DeKalb County residents face an April 2 deadline to claim their Homestead Exemption, an opportunity for significant savings on their property tax bills. Even though Tucker is an incorporated City within DeKalb and has a zero-millage rate, Tucker homeowners can still apply for the Homestead Exemption, if they haven’t already in the past.
Sheri Boritz from the DeKalb Tax Commissioner’s Office took time to address some frequently asked questions about the Homestead Exemption.
Q: What is the Homestead Exemption?
A: It’s actually something that everyone who owns and resides at their house is entitled to have. It usually saves the homeowner about a third of the annual taxes and all they have to do is fill out a one-page form, which can be done on our website. Your car tags have to be registered there and you have to file income taxes from that property. Other than that, you get to have that savings for as long as you own and reside at that house.

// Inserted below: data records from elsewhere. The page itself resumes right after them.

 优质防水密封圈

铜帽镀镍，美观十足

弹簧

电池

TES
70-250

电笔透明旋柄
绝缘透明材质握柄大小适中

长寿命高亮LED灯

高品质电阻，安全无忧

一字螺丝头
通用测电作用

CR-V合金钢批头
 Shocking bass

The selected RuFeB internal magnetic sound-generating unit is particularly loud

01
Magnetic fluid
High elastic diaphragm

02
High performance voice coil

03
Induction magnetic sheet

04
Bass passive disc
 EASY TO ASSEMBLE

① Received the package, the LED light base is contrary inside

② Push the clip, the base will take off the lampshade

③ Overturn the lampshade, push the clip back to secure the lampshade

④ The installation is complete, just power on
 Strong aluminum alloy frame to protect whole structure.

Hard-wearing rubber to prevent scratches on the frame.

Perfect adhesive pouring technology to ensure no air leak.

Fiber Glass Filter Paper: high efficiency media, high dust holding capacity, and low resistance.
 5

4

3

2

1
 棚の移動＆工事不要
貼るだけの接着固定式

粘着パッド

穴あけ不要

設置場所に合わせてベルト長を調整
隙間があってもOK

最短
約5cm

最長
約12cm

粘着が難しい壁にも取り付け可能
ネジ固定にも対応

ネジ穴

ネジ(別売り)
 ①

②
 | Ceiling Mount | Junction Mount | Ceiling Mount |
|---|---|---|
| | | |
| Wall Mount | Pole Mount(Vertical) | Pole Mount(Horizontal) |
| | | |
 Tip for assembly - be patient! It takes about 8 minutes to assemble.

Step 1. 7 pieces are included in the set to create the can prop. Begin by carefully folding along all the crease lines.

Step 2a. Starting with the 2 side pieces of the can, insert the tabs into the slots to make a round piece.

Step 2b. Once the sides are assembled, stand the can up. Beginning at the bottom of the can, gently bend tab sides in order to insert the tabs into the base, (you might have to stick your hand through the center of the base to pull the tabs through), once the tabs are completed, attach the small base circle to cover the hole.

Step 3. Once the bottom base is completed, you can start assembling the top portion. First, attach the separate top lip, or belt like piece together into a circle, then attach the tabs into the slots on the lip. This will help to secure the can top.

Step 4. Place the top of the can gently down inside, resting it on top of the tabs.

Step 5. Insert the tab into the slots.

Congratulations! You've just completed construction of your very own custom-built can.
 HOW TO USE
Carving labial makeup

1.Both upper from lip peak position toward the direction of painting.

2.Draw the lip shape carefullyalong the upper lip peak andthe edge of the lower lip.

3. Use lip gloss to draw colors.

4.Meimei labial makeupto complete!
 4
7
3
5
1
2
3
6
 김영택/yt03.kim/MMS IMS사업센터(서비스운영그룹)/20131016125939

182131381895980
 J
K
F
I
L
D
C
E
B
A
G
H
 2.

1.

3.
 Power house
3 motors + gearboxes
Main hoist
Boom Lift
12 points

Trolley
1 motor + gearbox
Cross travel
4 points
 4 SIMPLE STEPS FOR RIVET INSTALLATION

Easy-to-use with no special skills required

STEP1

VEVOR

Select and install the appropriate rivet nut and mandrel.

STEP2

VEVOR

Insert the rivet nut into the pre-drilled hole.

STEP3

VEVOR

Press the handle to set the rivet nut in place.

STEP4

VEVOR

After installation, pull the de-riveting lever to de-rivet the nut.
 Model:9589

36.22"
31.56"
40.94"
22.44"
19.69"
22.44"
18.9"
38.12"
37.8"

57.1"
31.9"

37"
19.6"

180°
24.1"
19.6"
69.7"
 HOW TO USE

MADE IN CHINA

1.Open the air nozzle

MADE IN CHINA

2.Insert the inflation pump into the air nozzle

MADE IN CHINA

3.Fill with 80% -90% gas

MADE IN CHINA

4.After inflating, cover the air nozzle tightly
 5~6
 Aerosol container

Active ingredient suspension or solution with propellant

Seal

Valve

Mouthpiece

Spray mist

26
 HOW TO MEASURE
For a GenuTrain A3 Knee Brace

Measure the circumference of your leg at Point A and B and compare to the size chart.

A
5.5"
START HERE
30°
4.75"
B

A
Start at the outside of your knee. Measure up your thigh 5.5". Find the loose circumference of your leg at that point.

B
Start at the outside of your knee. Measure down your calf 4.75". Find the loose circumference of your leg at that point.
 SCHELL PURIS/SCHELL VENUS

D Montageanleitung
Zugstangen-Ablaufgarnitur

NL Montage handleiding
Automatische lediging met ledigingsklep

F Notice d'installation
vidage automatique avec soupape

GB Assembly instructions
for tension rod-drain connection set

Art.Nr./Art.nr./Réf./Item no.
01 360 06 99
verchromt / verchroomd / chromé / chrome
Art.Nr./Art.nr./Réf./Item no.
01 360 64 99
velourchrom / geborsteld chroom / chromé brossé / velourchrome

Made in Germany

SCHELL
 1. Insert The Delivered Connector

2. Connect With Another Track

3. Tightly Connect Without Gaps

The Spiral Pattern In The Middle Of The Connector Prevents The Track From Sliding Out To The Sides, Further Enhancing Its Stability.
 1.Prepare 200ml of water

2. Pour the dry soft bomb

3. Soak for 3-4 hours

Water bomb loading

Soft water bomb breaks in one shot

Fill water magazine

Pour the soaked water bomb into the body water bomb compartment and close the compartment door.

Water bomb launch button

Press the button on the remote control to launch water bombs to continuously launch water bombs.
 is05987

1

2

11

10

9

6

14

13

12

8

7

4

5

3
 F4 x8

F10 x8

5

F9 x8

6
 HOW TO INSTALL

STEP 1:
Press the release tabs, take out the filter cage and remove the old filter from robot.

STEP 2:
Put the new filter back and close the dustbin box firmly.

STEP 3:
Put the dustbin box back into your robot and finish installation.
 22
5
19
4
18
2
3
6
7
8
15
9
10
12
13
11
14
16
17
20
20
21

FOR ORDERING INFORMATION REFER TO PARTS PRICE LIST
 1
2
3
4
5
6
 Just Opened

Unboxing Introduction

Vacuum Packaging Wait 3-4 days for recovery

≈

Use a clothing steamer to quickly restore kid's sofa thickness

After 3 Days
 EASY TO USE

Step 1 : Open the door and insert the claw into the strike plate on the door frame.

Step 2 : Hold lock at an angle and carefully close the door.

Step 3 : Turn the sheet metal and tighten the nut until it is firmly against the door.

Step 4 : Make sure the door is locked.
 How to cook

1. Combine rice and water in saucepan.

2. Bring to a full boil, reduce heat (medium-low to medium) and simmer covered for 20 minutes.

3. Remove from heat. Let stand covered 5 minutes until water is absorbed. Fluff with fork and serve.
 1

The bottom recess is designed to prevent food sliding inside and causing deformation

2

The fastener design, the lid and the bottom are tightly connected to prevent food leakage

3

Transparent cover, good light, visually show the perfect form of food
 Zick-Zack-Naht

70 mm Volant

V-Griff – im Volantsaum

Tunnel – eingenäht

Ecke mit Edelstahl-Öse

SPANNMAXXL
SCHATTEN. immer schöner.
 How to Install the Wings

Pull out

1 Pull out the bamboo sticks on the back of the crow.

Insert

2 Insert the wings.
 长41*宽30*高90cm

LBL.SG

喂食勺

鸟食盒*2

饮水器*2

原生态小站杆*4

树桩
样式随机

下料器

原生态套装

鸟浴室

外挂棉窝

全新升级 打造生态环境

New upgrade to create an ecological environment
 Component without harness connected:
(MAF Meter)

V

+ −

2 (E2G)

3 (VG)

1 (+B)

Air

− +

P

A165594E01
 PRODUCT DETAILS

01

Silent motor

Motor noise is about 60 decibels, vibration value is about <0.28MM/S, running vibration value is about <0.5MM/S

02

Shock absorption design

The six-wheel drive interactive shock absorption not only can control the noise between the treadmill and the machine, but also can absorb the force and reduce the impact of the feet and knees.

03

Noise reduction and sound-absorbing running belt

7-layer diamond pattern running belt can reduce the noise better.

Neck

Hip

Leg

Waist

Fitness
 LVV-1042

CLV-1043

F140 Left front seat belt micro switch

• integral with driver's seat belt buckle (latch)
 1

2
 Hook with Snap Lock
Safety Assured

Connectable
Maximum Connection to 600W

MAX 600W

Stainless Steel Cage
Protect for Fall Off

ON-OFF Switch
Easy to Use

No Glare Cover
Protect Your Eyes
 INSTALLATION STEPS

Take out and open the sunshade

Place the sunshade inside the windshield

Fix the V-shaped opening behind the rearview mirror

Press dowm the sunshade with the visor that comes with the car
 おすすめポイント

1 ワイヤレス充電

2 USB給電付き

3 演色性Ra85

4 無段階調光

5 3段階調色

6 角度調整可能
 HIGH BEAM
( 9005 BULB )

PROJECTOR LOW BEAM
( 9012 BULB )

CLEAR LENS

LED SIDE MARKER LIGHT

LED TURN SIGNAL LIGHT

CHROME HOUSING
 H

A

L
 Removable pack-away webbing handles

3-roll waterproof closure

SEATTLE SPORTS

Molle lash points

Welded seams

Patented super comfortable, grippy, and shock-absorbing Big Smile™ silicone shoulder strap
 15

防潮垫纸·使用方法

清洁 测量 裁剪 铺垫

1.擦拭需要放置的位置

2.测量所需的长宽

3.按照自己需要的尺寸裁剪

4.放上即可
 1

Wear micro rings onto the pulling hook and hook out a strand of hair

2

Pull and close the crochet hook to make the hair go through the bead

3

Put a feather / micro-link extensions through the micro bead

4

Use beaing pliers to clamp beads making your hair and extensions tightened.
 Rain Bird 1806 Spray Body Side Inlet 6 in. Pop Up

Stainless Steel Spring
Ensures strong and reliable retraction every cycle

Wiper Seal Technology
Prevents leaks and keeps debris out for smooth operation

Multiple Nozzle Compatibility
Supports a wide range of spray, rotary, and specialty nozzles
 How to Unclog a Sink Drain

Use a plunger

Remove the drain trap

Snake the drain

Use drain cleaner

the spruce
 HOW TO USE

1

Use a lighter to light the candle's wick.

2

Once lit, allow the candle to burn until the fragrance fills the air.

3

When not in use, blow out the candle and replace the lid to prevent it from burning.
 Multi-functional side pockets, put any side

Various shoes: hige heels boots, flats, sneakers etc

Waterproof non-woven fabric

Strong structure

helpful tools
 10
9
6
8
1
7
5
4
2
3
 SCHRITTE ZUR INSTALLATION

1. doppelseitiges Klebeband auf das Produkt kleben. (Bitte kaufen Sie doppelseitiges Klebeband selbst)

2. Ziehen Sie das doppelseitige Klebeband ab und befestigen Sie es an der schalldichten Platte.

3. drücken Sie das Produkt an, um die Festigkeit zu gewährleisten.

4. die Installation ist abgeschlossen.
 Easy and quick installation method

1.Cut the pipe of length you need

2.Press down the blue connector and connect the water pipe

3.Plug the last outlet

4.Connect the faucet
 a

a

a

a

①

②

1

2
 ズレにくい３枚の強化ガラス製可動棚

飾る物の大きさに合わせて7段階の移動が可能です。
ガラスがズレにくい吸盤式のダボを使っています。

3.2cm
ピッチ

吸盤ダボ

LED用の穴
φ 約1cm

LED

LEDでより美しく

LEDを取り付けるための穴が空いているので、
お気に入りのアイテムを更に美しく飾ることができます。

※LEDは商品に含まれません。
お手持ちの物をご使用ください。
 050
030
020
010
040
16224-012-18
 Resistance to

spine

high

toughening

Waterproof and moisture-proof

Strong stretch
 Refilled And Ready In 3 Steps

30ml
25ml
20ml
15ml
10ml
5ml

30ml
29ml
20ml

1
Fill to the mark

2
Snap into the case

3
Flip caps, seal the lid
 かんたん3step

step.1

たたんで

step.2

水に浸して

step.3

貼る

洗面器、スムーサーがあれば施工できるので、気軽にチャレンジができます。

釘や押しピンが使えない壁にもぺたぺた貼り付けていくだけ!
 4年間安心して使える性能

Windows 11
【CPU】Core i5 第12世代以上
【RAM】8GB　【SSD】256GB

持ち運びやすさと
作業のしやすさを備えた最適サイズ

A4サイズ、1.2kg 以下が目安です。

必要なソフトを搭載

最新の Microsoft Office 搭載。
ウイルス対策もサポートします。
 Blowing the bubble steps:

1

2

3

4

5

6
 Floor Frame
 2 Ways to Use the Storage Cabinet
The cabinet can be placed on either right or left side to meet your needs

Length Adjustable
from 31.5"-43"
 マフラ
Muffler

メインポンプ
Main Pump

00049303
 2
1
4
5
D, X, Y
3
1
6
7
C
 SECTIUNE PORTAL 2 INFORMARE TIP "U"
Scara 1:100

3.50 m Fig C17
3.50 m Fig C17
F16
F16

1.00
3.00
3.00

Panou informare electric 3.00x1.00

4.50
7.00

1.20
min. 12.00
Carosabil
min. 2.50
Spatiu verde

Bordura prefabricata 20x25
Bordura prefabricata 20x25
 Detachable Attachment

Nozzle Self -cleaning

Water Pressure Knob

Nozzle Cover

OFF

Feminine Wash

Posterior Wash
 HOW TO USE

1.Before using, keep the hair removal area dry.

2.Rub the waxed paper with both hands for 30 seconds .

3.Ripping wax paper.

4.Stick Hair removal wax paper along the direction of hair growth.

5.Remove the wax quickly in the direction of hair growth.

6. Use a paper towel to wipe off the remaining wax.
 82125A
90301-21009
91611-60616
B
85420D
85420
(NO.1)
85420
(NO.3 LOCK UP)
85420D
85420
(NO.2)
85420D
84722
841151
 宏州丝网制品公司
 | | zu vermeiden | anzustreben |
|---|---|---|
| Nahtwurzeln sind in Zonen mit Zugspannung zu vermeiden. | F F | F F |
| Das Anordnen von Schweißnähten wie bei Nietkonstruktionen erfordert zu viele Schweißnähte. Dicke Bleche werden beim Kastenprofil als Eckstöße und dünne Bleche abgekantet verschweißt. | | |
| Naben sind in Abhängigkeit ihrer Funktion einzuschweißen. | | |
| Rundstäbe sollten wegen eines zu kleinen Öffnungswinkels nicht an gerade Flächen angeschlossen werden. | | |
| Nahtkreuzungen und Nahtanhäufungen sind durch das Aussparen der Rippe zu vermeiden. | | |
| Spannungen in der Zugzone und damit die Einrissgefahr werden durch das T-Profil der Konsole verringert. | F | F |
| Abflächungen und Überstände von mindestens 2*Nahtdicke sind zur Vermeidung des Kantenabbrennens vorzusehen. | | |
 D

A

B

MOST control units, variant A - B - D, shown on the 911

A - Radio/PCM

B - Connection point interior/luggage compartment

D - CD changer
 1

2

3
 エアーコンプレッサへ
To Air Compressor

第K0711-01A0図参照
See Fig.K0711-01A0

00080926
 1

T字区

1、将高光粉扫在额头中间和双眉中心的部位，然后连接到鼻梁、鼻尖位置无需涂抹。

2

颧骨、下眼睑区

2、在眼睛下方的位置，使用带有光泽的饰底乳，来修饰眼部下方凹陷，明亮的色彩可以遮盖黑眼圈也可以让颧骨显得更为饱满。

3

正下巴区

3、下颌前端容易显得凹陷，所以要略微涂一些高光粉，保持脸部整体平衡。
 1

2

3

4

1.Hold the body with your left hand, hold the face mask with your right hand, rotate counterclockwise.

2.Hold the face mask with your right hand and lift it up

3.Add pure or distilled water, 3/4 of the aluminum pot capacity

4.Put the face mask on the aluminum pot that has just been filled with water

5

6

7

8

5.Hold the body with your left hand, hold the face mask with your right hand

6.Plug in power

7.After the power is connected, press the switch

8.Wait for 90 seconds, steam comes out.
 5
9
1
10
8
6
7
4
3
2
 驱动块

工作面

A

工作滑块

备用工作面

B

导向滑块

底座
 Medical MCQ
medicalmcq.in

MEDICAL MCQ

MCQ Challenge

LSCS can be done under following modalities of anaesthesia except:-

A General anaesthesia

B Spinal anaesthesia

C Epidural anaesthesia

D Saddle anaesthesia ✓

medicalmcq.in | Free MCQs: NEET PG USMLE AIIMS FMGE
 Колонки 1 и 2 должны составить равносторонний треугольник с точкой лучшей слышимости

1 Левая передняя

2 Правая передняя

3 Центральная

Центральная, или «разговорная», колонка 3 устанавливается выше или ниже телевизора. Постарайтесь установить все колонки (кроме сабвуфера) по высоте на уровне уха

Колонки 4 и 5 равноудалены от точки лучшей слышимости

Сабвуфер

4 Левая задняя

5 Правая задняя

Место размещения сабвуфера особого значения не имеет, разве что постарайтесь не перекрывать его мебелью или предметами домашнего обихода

Q: How are owners of multiple properties affected?
A: If you own multiple properties, you can only live in one. So that’s the one that you have a homestead in. Any other properties that you have, whether they be rental properties or business properties, would not be entitled to the savings.
Q: How do you apply for a Homestead Exemption?
A: The easiest thing to do is go to our website, which is dekalbtax.org and you can fill out the form online. You’ll get a confirmation email within about 30 seconds. You’ll see the savings at first on your assessment notice when it comes out in June and then again when the tax bill comes out in August.
Q: Does the Homestead Exemption apply to residents in the City of Tucker even though the City has a zero-millage rate?
A: A Homestead Exemption is built into the legislation that created the City. It works the same way as the County exemption. Right now, we are processing all of those City exemptions in conjunction with the County exemption. If you already had a County exemption when Tucker got created, we’re going ahead and automatically applying the Tucker exemption. So, there’s nothing anybody has to do.